We spoke to John Cragg, Director of Strategic Partnerships at Utimaco about the role of Hardware Security Modules (HSM) as part of digital signature solutions, what eIDAS 2 looks like and digital trust.
How do HSMs enable digital signatures?
Nobody ever goes looking for a HSM specifically, they are looking for a secure solution. Utimaco’s eIDAS 419221-5 solution was engineered to include an HSM to ensure the highest level of security. A typical enterprise will have a farm of these boxes serving many different applications including key management, generation and control of keys.
eIDAS is somewhat different as it has to include the software operating within the HSM to ensure the security of the signature and the authenticity is kept and managed within the FIPS boundary of the secure solution.
Whilst HSMs are used for many applications, in some implementations of eIDAS there needs to be dedicated units. For most enterprises it comes down to how they value their reputation, the data that they control and other business objectives. Any organisation who puts a high value on its reputation, data and client information should be using this level of security for all their data, including signatures.
We have a saying in our business, “software security is soft security”.
Trust is being discussed in relation to signatures and HSMs. How is that trust built from an Utimaco point of view?
eIDAS is a perfect example of trust. The process of developing the solution started with all interested parties getting together to devise a European standard that everyone could accept as a truly trusted solution. A typical digital trust solution will involve anywhere from three to six or more vendors, different parts of solution that come together to create that product that the customer wants to buy.
The beauty of the eIDAS solution is that it was built from the bottom up. It took many years to devise a truly end-to-end secure e-signing solution that banks, governments high-trust organisations have bought into and accept as an authentic, trusted, secure solution under law.
We’re increasingly seeing eIDAS-like laws in other world regions, why do you think that is?
I just think if there has been this amount of time, money and expertise spent on devising a system that’s accepted across the European Union why would you want to go and reinvent the wheel? It may not be called eIDAS and it may not be exactly the same but it is a truly secure system for cross-border signatures and authenticity. For me, I think it should be adopted everywhere.
What about eIDAS 2 and discussions around digital identity?
Current credit cards with a chip have the potential to be exploited. You can put so much on a chip – your whole history and identity. And most people have more than one of these cards in their wallet.
It’s the same with eIDAS. There are discussions around eIDAS wallets, so why can’t we put everything in one place? Then everything we do in the digital world, that identity is proven. It’s substantial, it’s secure and it’s accepted everywhere. Depending on how the market responds to it, it could become everything we need.
Are you still seeing a drive from governments and other institutions for digital transformation initiatives?
Digital transformation is being driven from less digitally advanced regions who leapfrog the older, more established regions like the UK.
When you have an infrastructure like the UK banking system which has been around for so many years, they are more reluctant to adopt technologies. They are content with existing systems and don’t want the expense of introducing new solutions so are much slower to appreciate the value and benefits of new technologies. This is one of the reasons why the government brought in e-banking after the financial crash, to try and force the evolution to happen quicker and allow smaller challenger banks to come onto the scene.
And with eIDAS, it wasn’t the likes of Germany or the UK or France, it was countries in South-eastern Europe. This is because countries in this region needed to build new infrastructures so they turned to the latest technology, which is eIDAS. Whereas in the USA, uptake has been slower as national adoption can be a little more complicated to implement.

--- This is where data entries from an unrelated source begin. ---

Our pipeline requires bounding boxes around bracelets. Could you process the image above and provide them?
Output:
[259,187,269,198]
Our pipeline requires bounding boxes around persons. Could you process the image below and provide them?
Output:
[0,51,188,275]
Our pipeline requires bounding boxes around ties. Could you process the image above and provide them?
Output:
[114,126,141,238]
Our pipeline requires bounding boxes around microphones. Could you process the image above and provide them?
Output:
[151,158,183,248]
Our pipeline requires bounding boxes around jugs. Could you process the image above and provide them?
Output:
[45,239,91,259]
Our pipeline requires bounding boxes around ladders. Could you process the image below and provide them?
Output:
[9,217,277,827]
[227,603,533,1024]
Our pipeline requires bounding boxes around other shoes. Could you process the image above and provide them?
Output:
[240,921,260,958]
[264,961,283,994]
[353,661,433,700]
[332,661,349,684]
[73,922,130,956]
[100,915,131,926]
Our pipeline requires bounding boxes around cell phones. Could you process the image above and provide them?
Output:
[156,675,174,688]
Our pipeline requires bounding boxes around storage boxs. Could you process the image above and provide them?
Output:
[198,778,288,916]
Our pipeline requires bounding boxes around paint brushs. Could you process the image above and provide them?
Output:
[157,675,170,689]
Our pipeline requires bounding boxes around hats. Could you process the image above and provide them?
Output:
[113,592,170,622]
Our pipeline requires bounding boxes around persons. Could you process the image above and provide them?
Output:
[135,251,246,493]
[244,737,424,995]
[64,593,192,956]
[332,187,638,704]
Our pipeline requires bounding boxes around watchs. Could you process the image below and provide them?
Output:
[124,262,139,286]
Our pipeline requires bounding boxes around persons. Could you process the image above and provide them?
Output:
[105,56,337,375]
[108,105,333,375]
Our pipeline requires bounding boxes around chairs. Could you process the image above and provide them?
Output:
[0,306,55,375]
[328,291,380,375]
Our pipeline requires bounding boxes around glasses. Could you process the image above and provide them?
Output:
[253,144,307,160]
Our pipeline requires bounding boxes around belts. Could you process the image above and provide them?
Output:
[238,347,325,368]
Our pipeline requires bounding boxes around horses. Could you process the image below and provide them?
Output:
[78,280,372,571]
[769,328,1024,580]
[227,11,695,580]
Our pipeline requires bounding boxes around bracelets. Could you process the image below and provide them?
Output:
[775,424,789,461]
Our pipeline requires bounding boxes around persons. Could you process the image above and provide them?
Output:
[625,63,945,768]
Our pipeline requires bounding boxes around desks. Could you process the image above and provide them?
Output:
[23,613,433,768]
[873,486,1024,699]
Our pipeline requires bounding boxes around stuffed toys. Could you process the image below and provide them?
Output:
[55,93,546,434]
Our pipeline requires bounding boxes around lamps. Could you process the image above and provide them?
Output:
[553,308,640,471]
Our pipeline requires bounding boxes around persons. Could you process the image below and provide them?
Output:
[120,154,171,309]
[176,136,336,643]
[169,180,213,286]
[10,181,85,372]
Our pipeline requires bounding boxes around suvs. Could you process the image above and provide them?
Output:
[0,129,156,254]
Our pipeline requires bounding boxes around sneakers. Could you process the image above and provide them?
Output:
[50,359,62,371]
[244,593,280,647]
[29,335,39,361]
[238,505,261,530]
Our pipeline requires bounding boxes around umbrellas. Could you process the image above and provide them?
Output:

With the growth of cloud, and the digitalisation of the world, we should be looking to make it secure, to make sure e-commerce works properly and to underpin our identity. Identity theft is a real problem and the eIDAS wallet is a way of stopping that happening.
Where do you see the relationship with CREAplus, Utimaco and Ascertia going in future?
It takes close collaboration between the application vendor and HSM vendor, especially in the eIDAS world where the whole solution needs to be certified. Both teams need to work closely together to ensure success - not just the initial certification but the ongoing support, evolution and development of the solution. So it’s really important that Ascertia and Utimaco work closely at that level.
When you look at CREAplus they’re not only the go-to market partner but they themselves have significant expertise and a professional services team who can support the end user to choose the right solution and implement it with input from Ascertia and Utimaco.
I think the three organisations are hugely complimentary, they make an excellent team in taking the solution to market and we’ve proven that in many implementations. We can install leading-edge solutions and support customers through the choice, the decision making, the implementation and the ongoing support.